[[ Supplied text, beginning ]]

Teachers' pay freeze shows 'absolute contempt' for 'forgotten heroes' of pandemic, union leader says

A teachers' union leader is to launch an attack on the Government’s pay freeze for teachers, saying it shows “appalling contempt” for the profession.

In her speech to the NASUWT union’s annual conference in Birmingham, which opens today (Saturday, April 15) new president Angela Butler will also describe teachers as "forgotten heroes" who were protected by only “fig-leaf mitigations” as they worked in “overcrowded and dangerous” conditions during the pandemic .

She is expected to say workloads need to be made more manageable, and that school staff must be protected from malicious allegations and abuse on social media.

In 2020, Chancellor Rishi Sunak paused public sector pay for all public sector workers with the exception of doctors and nurses. In March this year, the Government called for teacher starting salaries to rise by over 16% over the next two years, to bring them up to £30,000 by September 2023.

But proposed increases for more experienced staff are lower, and the Institute of Fiscal Studies has said that given rising inflation, they would mean a real-terms cut of 5% for more experienced staff between 2021 and 2023.

Ms Butler, 59, a chemistry and special educational needs and disability teacher from Powys, Wales, will tell members: "Teachers, along with other key workers, rose magnificently to the challenge (of the pandemic). Even as the virus was spreading exponentially and was mutating into more virulent forms, teachers were back in classrooms.”

“We know that black teachers were particularly vulnerable and our black members have told us that employers failed to address the increased risk to them. Teachers are the forgotten heroes of the pandemic. But, of course, it is not over."

Ms Butler will add that pupils have been “denied the order, discipline and care of regular school attendance” and that this has led to increased levels of mental health issues for pupils, affecting teachers in terms of their behaviour.

“Teachers have never been so important in the lives of young people, but we ourselves have felt the strains and challenges of the pandemic,” she will say.

“An exhausted, unhappy, disillusioned teacher is not an effective teacher. So those that have power over education must understand that they must respect, support and nurture their teachers. It is that simple. Yet they just don’t get it. And the price they pay for years of neglect is schools in crisis, battered and bruised by a pandemic, and neglected and misunderstood by governments.”

[[ Supplied text, end ]]

In the article on the teachers' pay freeze, by when did the Government want teacher starting salaries to reach £30,000?

[[ Data, beginning ]]

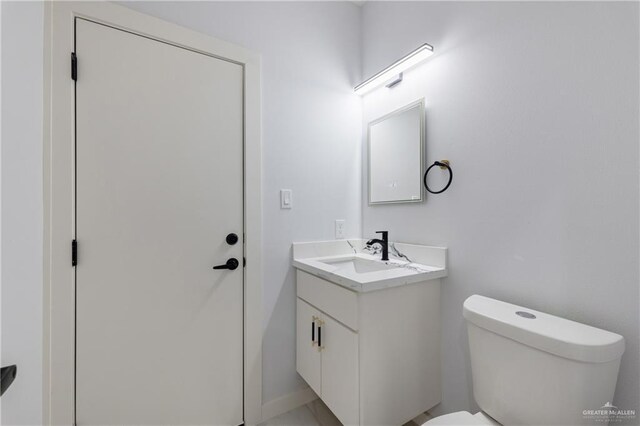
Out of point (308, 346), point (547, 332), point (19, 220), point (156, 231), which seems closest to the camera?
point (19, 220)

[[ Data, end ]]

● **The answer**:
By September 2023.